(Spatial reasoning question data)
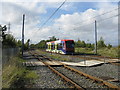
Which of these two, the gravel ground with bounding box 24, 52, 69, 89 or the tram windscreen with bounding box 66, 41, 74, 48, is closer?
the gravel ground with bounding box 24, 52, 69, 89

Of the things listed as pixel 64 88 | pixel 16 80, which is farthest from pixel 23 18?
pixel 64 88

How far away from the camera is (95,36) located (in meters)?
36.1

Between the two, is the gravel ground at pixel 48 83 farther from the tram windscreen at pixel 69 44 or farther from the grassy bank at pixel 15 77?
the tram windscreen at pixel 69 44

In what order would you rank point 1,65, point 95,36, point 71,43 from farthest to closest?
point 95,36
point 71,43
point 1,65

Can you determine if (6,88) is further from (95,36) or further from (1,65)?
(95,36)

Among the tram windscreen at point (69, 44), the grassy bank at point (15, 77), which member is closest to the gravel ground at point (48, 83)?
the grassy bank at point (15, 77)

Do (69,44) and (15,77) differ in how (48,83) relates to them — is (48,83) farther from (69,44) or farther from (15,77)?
(69,44)

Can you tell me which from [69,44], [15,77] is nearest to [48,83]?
[15,77]

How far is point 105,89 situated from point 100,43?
68.0 metres

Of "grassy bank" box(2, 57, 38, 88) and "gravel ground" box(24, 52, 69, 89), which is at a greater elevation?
"grassy bank" box(2, 57, 38, 88)

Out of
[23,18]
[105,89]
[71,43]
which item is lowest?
[105,89]

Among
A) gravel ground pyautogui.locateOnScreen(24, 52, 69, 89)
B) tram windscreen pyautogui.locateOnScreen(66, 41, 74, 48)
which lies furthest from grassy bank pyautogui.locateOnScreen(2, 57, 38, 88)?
tram windscreen pyautogui.locateOnScreen(66, 41, 74, 48)

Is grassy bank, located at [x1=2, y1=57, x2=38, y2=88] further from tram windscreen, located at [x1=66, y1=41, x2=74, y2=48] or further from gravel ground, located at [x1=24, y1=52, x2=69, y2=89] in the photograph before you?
tram windscreen, located at [x1=66, y1=41, x2=74, y2=48]

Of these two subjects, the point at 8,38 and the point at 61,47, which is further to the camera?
the point at 61,47
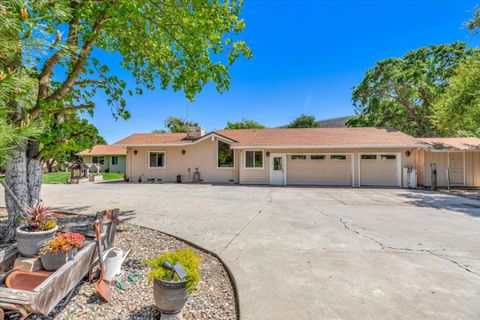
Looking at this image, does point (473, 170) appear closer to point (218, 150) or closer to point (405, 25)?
point (405, 25)

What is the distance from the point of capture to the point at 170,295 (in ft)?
7.23

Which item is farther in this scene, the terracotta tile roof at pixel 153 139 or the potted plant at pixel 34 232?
the terracotta tile roof at pixel 153 139

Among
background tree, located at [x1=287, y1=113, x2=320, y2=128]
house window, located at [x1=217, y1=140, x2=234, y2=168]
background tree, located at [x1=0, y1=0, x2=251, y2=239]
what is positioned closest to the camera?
background tree, located at [x1=0, y1=0, x2=251, y2=239]

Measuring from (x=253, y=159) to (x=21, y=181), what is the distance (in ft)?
40.7

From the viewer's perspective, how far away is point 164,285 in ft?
7.22

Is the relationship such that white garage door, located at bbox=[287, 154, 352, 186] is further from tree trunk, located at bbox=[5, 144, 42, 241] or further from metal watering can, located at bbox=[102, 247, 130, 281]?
metal watering can, located at bbox=[102, 247, 130, 281]

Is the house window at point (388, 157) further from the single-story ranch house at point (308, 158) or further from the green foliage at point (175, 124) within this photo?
the green foliage at point (175, 124)

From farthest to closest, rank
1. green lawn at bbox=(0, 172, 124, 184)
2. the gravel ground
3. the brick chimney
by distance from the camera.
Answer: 1. green lawn at bbox=(0, 172, 124, 184)
2. the brick chimney
3. the gravel ground

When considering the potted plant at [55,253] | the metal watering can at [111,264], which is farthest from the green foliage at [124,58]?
the metal watering can at [111,264]

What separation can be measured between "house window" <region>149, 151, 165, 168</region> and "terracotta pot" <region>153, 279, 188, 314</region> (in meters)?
15.8

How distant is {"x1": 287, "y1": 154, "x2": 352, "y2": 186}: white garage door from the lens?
48.4 feet

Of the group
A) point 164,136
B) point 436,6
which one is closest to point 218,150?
point 164,136

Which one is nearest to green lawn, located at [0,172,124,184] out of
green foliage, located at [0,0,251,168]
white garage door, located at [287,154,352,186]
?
green foliage, located at [0,0,251,168]

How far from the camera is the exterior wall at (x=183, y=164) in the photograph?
54.0 ft
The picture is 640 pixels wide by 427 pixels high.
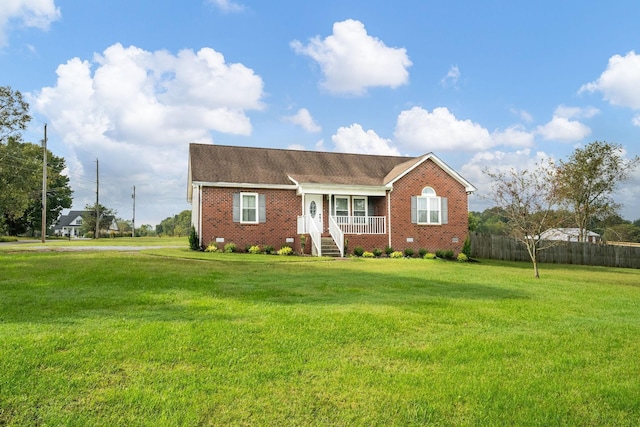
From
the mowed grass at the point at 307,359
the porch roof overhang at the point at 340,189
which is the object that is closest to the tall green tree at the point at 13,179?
the porch roof overhang at the point at 340,189

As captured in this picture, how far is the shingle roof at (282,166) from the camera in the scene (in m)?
22.5

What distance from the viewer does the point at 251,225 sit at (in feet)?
71.6

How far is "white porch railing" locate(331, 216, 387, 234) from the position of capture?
22688 millimetres

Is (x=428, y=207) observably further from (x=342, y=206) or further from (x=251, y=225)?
(x=251, y=225)

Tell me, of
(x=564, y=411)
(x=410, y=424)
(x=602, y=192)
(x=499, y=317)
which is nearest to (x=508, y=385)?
(x=564, y=411)

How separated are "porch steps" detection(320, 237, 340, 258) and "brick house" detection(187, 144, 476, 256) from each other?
5cm

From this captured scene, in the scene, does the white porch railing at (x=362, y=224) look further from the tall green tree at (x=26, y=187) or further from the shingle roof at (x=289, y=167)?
the tall green tree at (x=26, y=187)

> **STATED TASK**
Render the lines of the listing above as a numbered list, skipping blank lines and leaving out the picture lines.

> **RESULT OF THIS EXERCISE**
1. Which of these two, the gravel ground with bounding box 24, 52, 69, 89 or the tram windscreen with bounding box 66, 41, 74, 48, is closer?
2. the gravel ground with bounding box 24, 52, 69, 89
3. Of the things listed as pixel 64 88 | pixel 16 80, which is farthest from pixel 23 18?
4. pixel 64 88
5. How far away from the camera is (95,36) located (in meters)?
6. 36.1
7. Between the two, is the gravel ground at pixel 48 83 farther from the tram windscreen at pixel 69 44 or farther from the grassy bank at pixel 15 77?
8. the tram windscreen at pixel 69 44
9. In what order would you rank point 1,65, point 95,36, point 71,43 from farthest to closest?
10. point 95,36
11. point 71,43
12. point 1,65
13. Can you determine if (6,88) is further from (95,36) or further from (1,65)?
14. (95,36)
15. Among the tram windscreen at point (69, 44), the grassy bank at point (15, 77), which member is closest to the gravel ground at point (48, 83)?
16. the grassy bank at point (15, 77)
17. Do (69,44) and (15,77) differ in how (48,83) relates to them — is (48,83) farther from (69,44) or farther from (15,77)?
18. (69,44)
19. Can you tell me which from [69,44], [15,77] is nearest to [48,83]?
20. [15,77]
21. How far is point 105,89 situated from point 100,43?
22. 68.0 metres
23. Of "grassy bank" box(2, 57, 38, 88) and "gravel ground" box(24, 52, 69, 89), which is at a greater elevation?
24. "grassy bank" box(2, 57, 38, 88)
25. Out of
26. [23,18]
27. [105,89]
28. [71,43]
29. which item is lowest?
30. [105,89]
31. Among
32. A) gravel ground pyautogui.locateOnScreen(24, 52, 69, 89)
33. B) tram windscreen pyautogui.locateOnScreen(66, 41, 74, 48)
34. which lies furthest from grassy bank pyautogui.locateOnScreen(2, 57, 38, 88)?
35. tram windscreen pyautogui.locateOnScreen(66, 41, 74, 48)
36. Is grassy bank, located at [x1=2, y1=57, x2=38, y2=88] further from tram windscreen, located at [x1=66, y1=41, x2=74, y2=48] or further from gravel ground, located at [x1=24, y1=52, x2=69, y2=89] in the photograph before you?
37. tram windscreen, located at [x1=66, y1=41, x2=74, y2=48]
38. Of these two subjects, the point at 8,38 and the point at 61,47, which is further to the camera?
39. the point at 61,47
40. Looking at this image, does point (473, 170) appear closer to point (218, 150) or closer to point (405, 25)?
41. point (405, 25)
42. What is the distance from the point of capture to the point at 170,295 (in ft)?
43. 7.23
44. Which item is farther in this scene, the terracotta tile roof at pixel 153 139 or the potted plant at pixel 34 232?
45. the terracotta tile roof at pixel 153 139
46. Among
47. background tree, located at [x1=287, y1=113, x2=320, y2=128]
48. house window, located at [x1=217, y1=140, x2=234, y2=168]
49. background tree, located at [x1=0, y1=0, x2=251, y2=239]
50. what is positioned closest to the camera?
51. background tree, located at [x1=0, y1=0, x2=251, y2=239]
52. Measuring from (x=253, y=159) to (x=21, y=181), what is the distance (in ft)?
53. 40.7
54. From the viewer's perspective, how far away is point 164,285 in ft?
55. 7.22
56. Is the relationship such that white garage door, located at bbox=[287, 154, 352, 186] is further from tree trunk, located at bbox=[5, 144, 42, 241] or further from metal watering can, located at bbox=[102, 247, 130, 281]?
57. metal watering can, located at bbox=[102, 247, 130, 281]
58. Is the house window at point (388, 157) further from the single-story ranch house at point (308, 158) or further from the green foliage at point (175, 124) within this photo?
59. the green foliage at point (175, 124)
60. From farthest to closest, rank
61. 1. green lawn at bbox=(0, 172, 124, 184)
62. 2. the gravel ground
63. 3. the brick chimney
64. by distance from the camera.
65. Answer: 1. green lawn at bbox=(0, 172, 124, 184)
66. 2. the brick chimney
67. 3. the gravel ground
68. When considering the potted plant at [55,253] | the metal watering can at [111,264], which is farthest from the green foliage at [124,58]?
69. the metal watering can at [111,264]
70. What separation can be measured between "house window" <region>149, 151, 165, 168</region> and "terracotta pot" <region>153, 279, 188, 314</region> (in meters)?
71. 15.8
72. How distant is {"x1": 287, "y1": 154, "x2": 352, "y2": 186}: white garage door from the lens?
73. 48.4 feet
74. Of the group
75. A) point 164,136
76. B) point 436,6
77. which one is closest to point 218,150?
78. point 164,136
79. Which one is nearest to green lawn, located at [0,172,124,184] out of
80. green foliage, located at [0,0,251,168]
81. white garage door, located at [287,154,352,186]
82. ?
83. green foliage, located at [0,0,251,168]
84. How far from the camera is the exterior wall at (x=183, y=164) in the photograph?
85. 54.0 ft
86. The picture is 640 pixels wide by 427 pixels high.
87. From
88. the mowed grass at the point at 307,359
89. the porch roof overhang at the point at 340,189
90. which is the object that is closest to the tall green tree at the point at 13,179?
91. the porch roof overhang at the point at 340,189
92. As captured in this picture, how far is the shingle roof at (282,166) from the camera in the scene (in m)?
93. 22.5
94. What distance from the viewer does the point at 251,225 sit at (in feet)?
95. 71.6
96. How far is "white porch railing" locate(331, 216, 387, 234) from the position of capture?
97. 22688 millimetres
98. Is (x=428, y=207) observably further from (x=342, y=206) or further from (x=251, y=225)?
99. (x=251, y=225)
100. Tell me, of
101. (x=564, y=411)
102. (x=410, y=424)
103. (x=602, y=192)
104. (x=499, y=317)
105. which is nearest to (x=508, y=385)?
106. (x=564, y=411)
107. How separated are "porch steps" detection(320, 237, 340, 258) and "brick house" detection(187, 144, 476, 256) from each other?
108. 5cm
109. From this captured scene, in the scene, does the white porch railing at (x=362, y=224) look further from the tall green tree at (x=26, y=187) or further from the shingle roof at (x=289, y=167)?
110. the tall green tree at (x=26, y=187)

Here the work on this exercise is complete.